• **The problem**
Find the line with "kingdom: Animalia" in the entries below, then reproduce it and every line after it down to and including the line with "common name: bird", exactly.

• **Supplied data**
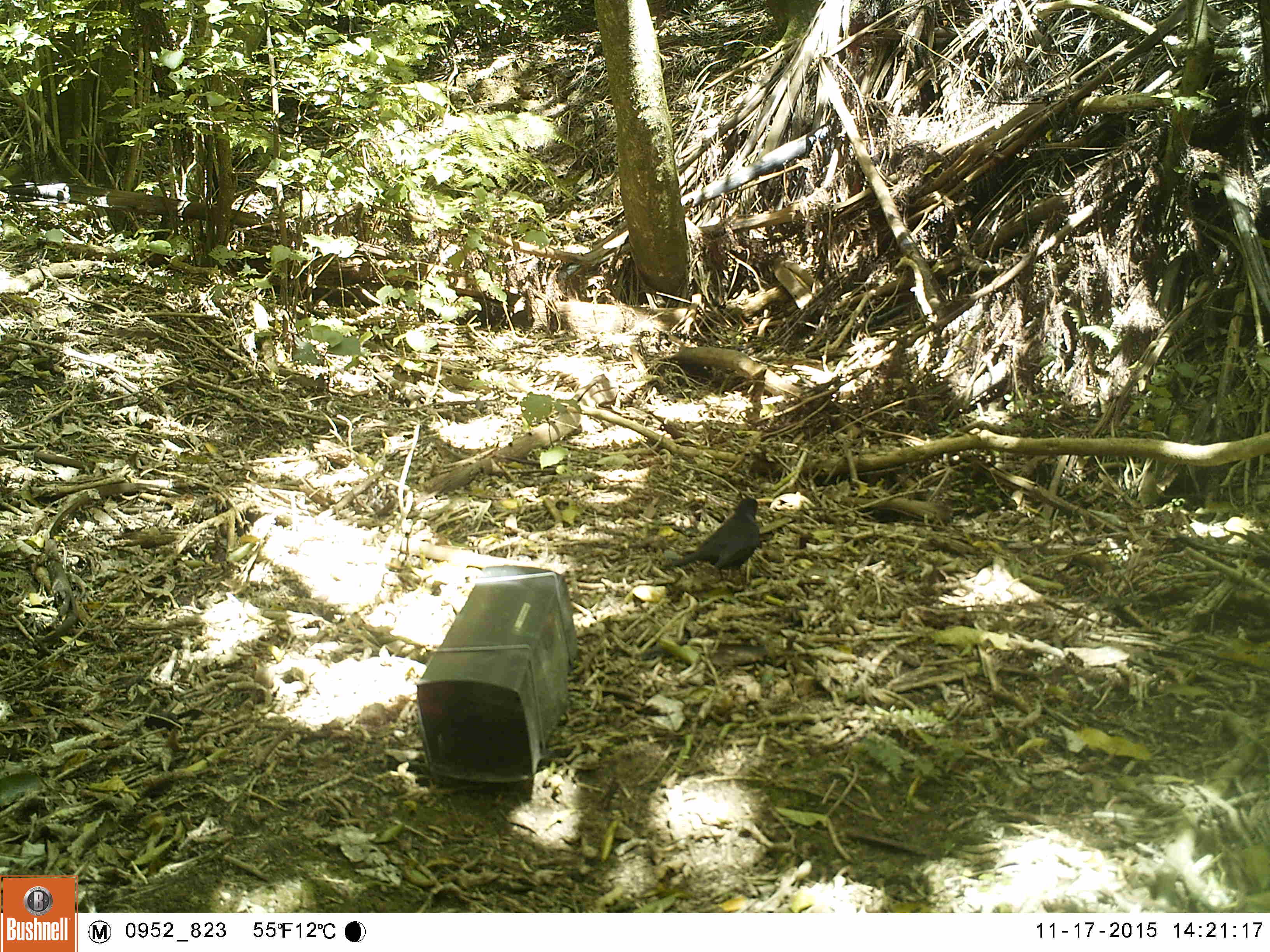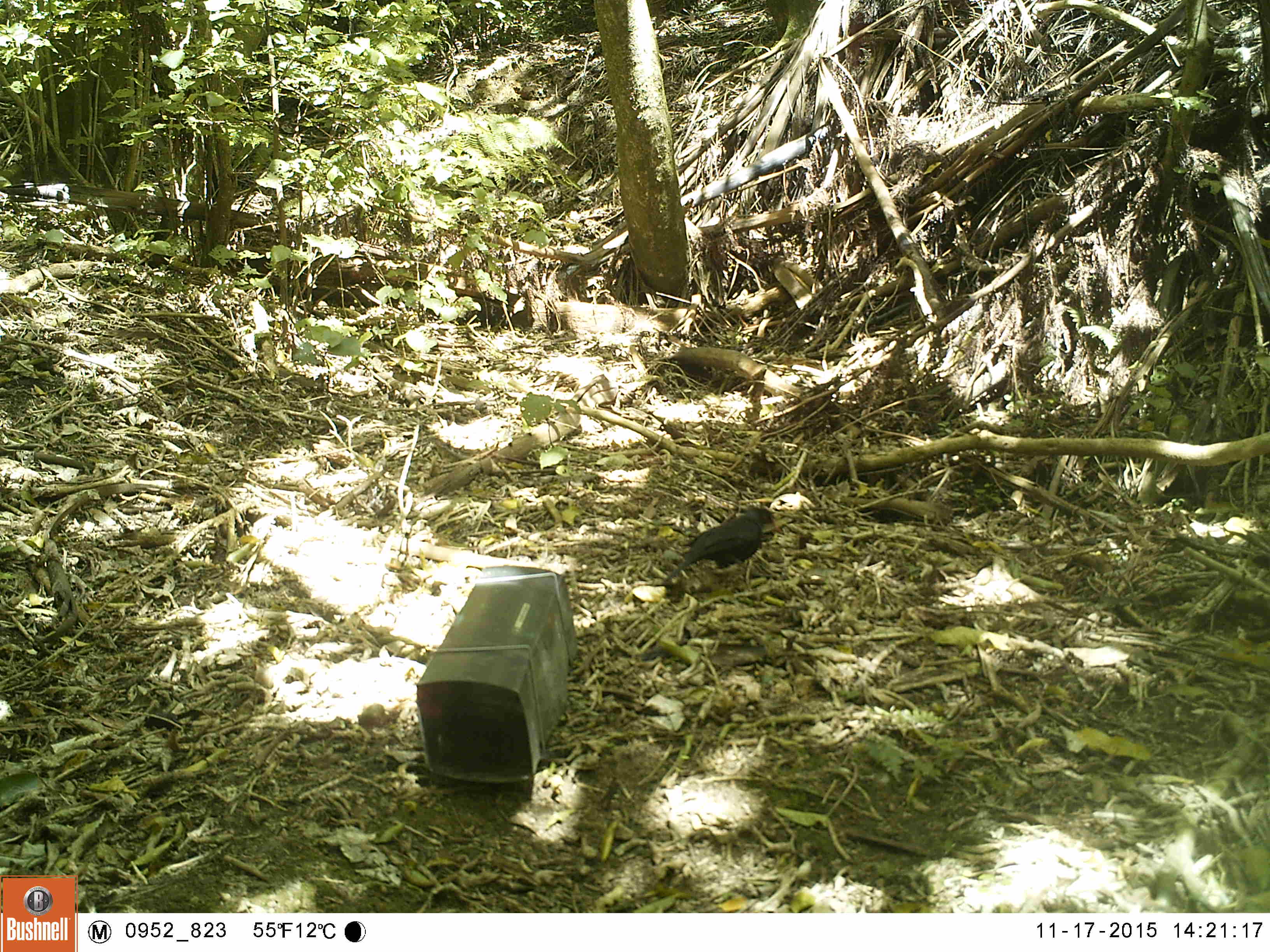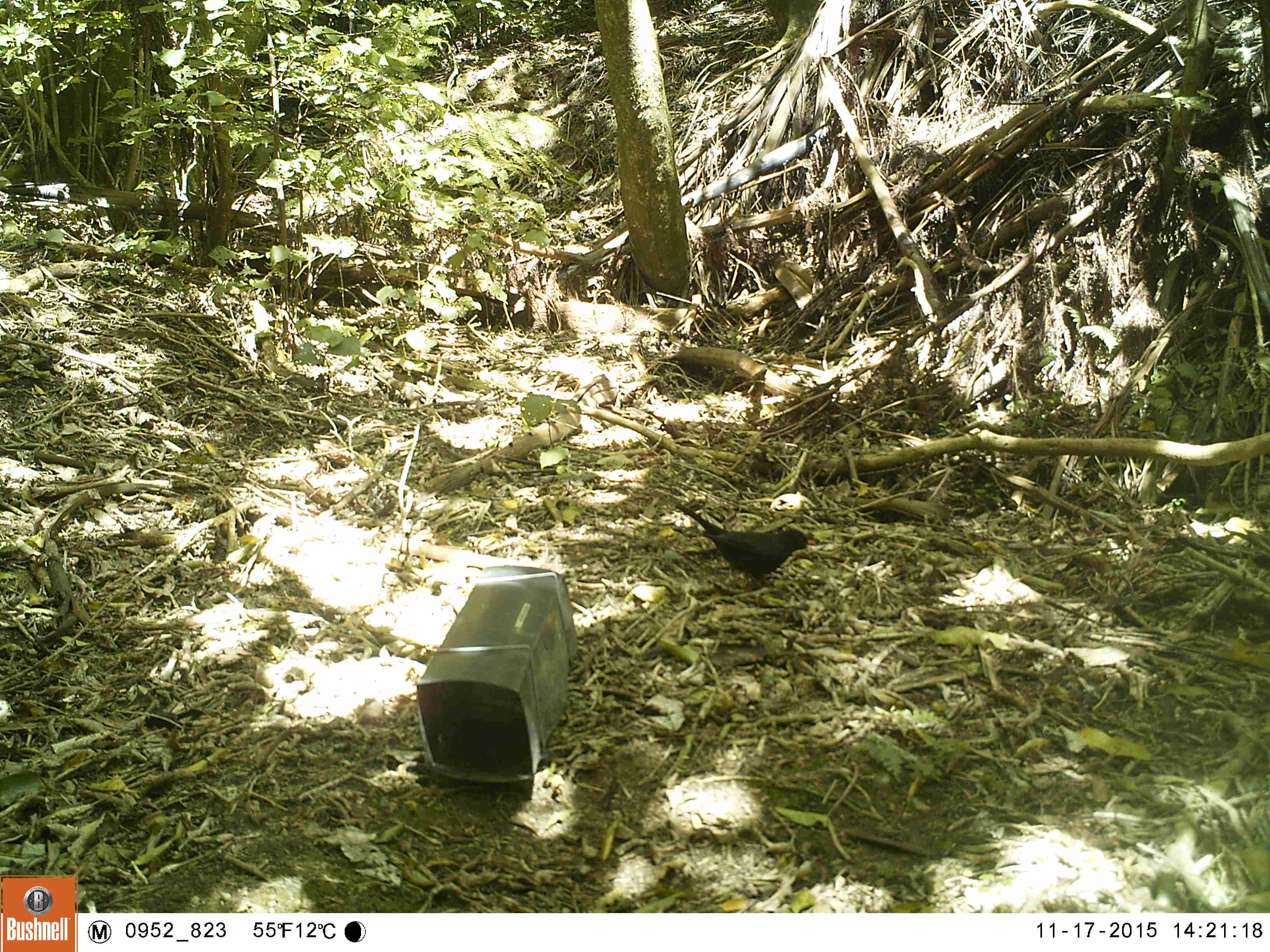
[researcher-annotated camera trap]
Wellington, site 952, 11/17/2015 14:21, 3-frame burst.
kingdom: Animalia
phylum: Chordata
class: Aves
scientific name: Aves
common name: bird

* * *

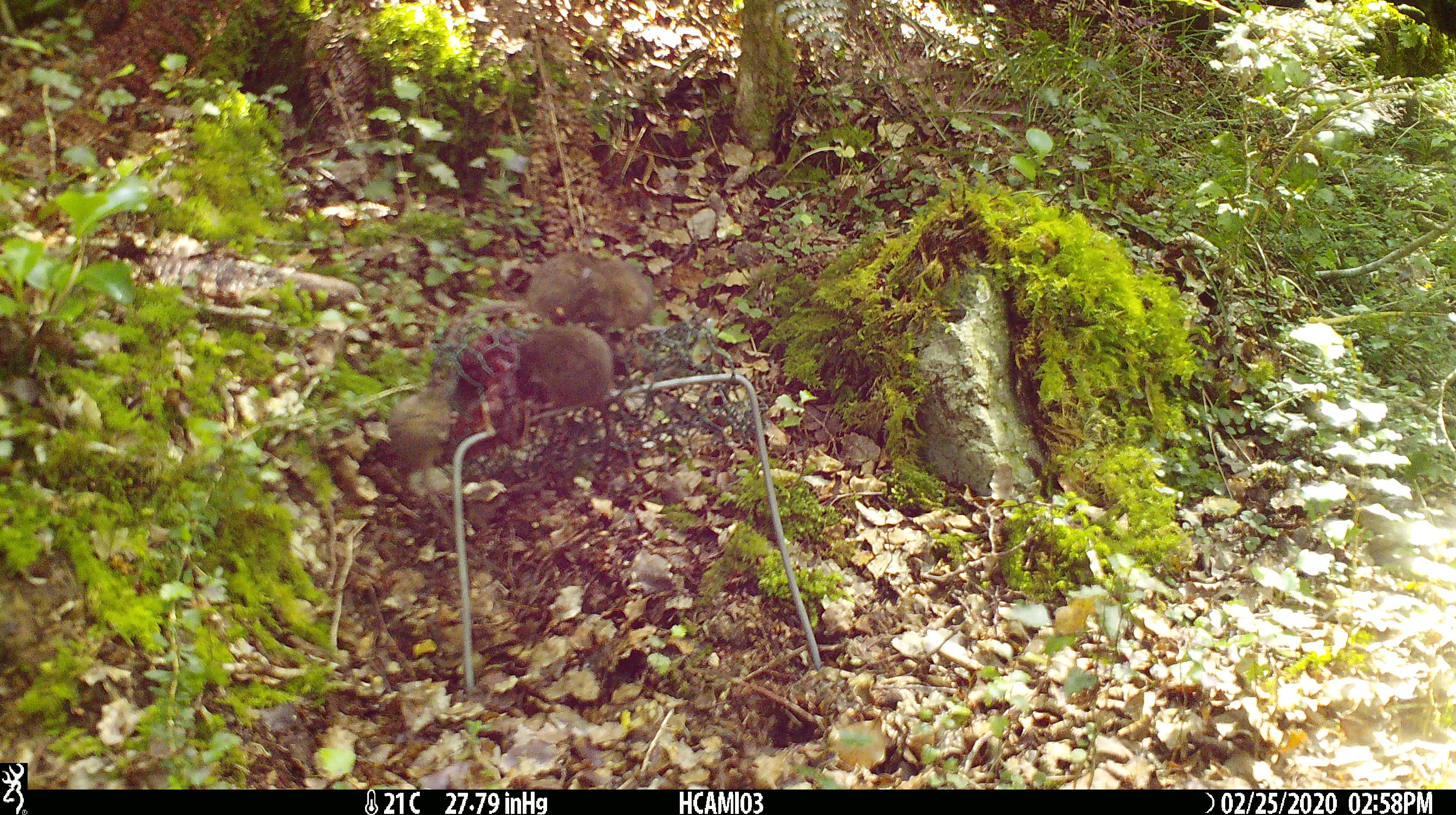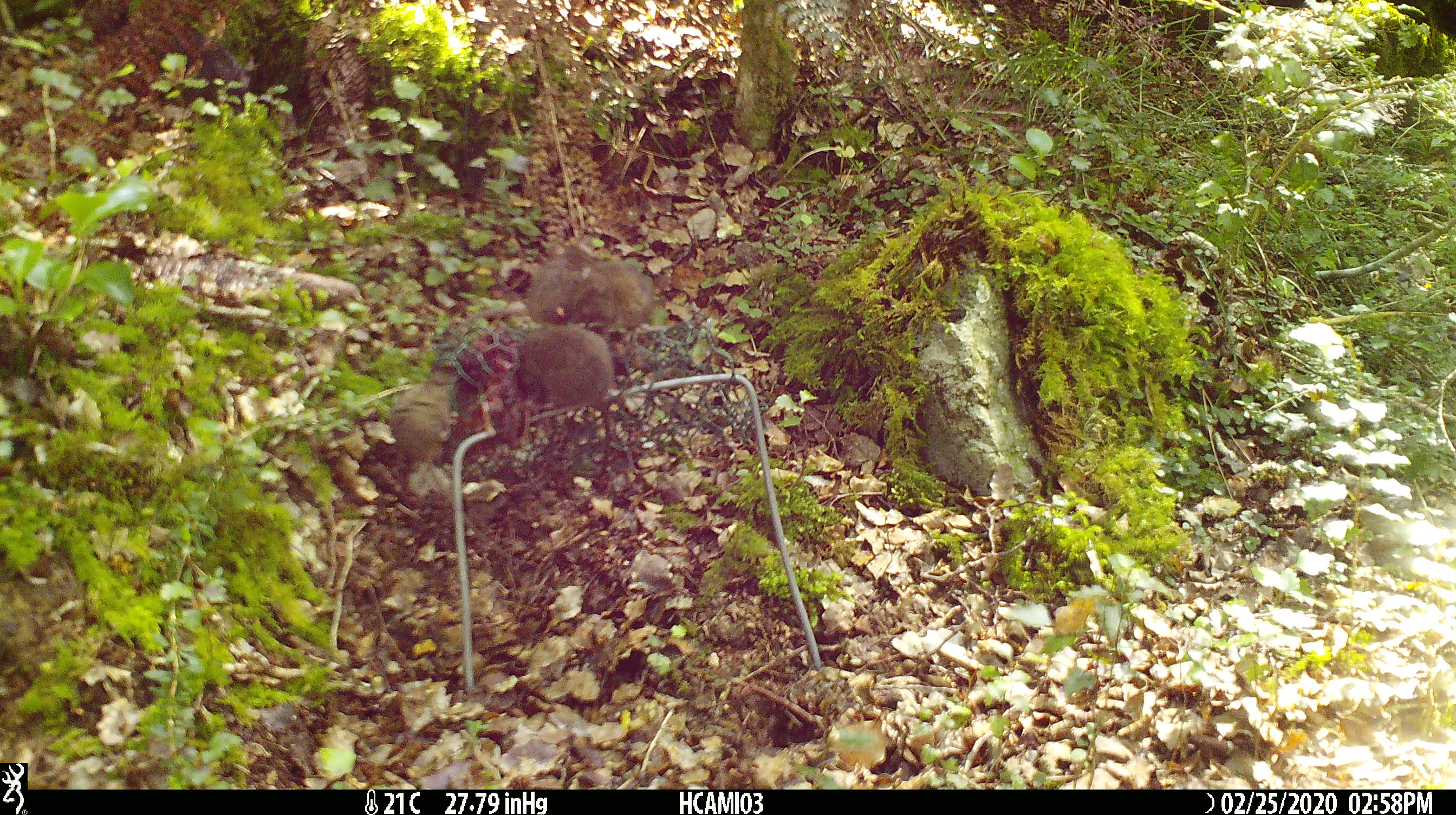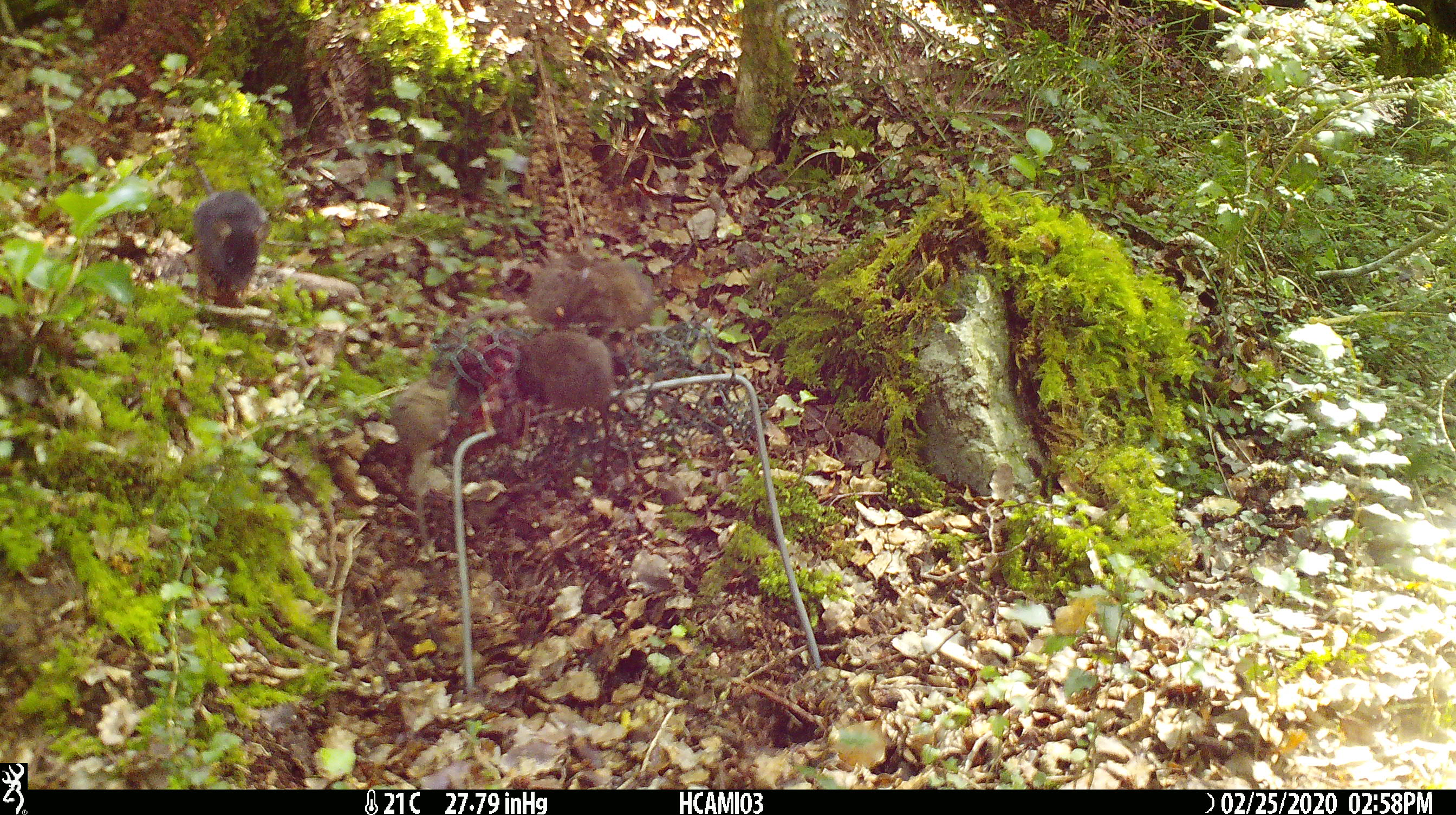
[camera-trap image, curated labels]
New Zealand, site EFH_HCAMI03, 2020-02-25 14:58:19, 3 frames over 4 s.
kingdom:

• **Exercise result**
kingdom: Animalia
phylum: Chordata
class: Aves
scientific name: Aves
common name: bird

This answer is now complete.